* **Information provided**:
* * * *

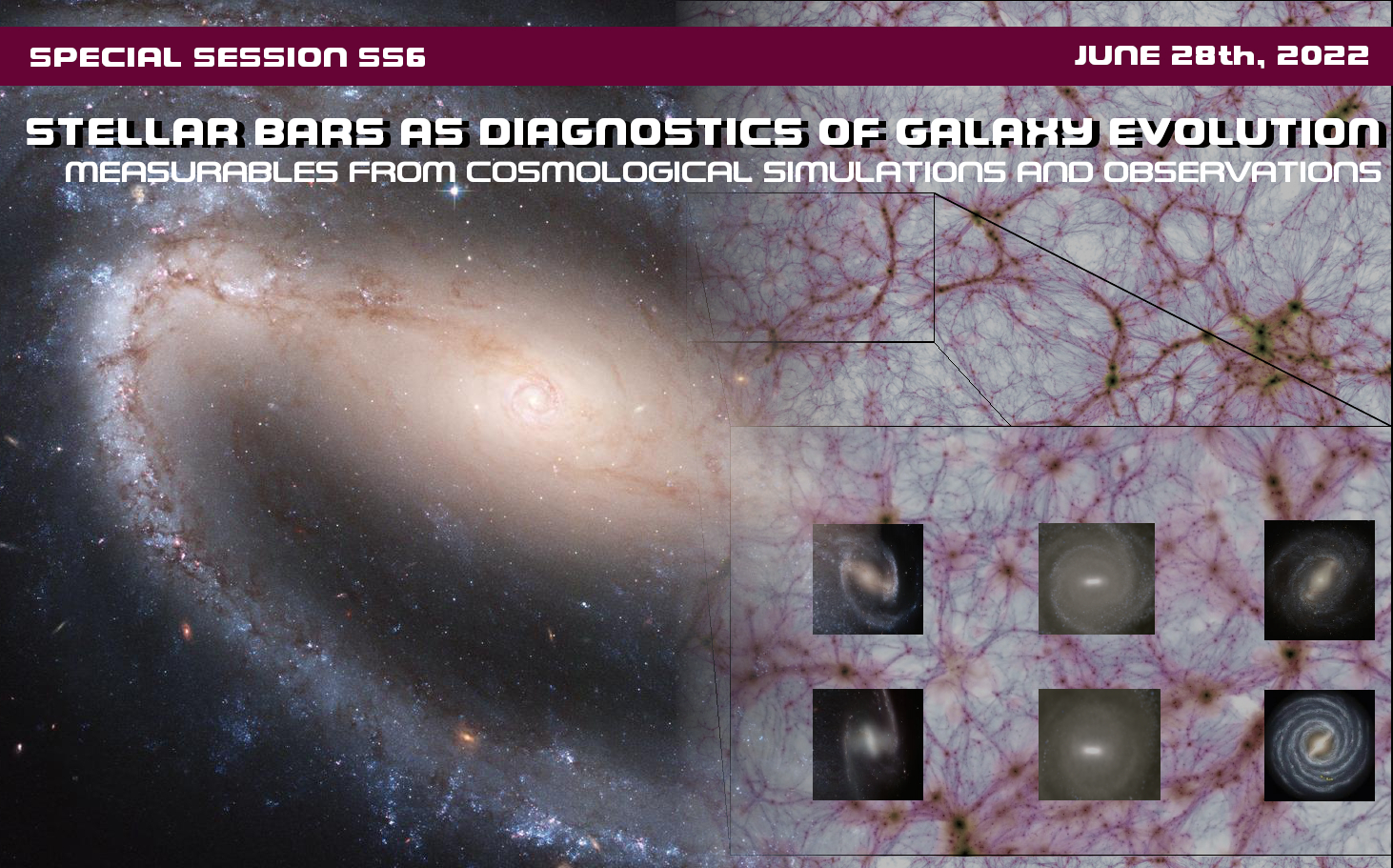 SPECIAL SESSION SS6

JUNE 28th, 2022

STELLAR BARS AS DIAGNOSTICS OF GALAXY EVOLUTION

MEASURABLES FROM COSMOLOGICAL SIMULATIONS AND OBSERVATIONS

* * * *

Print verbatim every line above, apart from the pictures.

 SPECIAL SESSION SS6

JUNE 28th, 2022

STELLAR BARS AS DIAGNOSTICS OF GALAXY EVOLUTION

MEASURABLES FROM COSMOLOGICAL SIMULATIONS AND OBSERVATIONS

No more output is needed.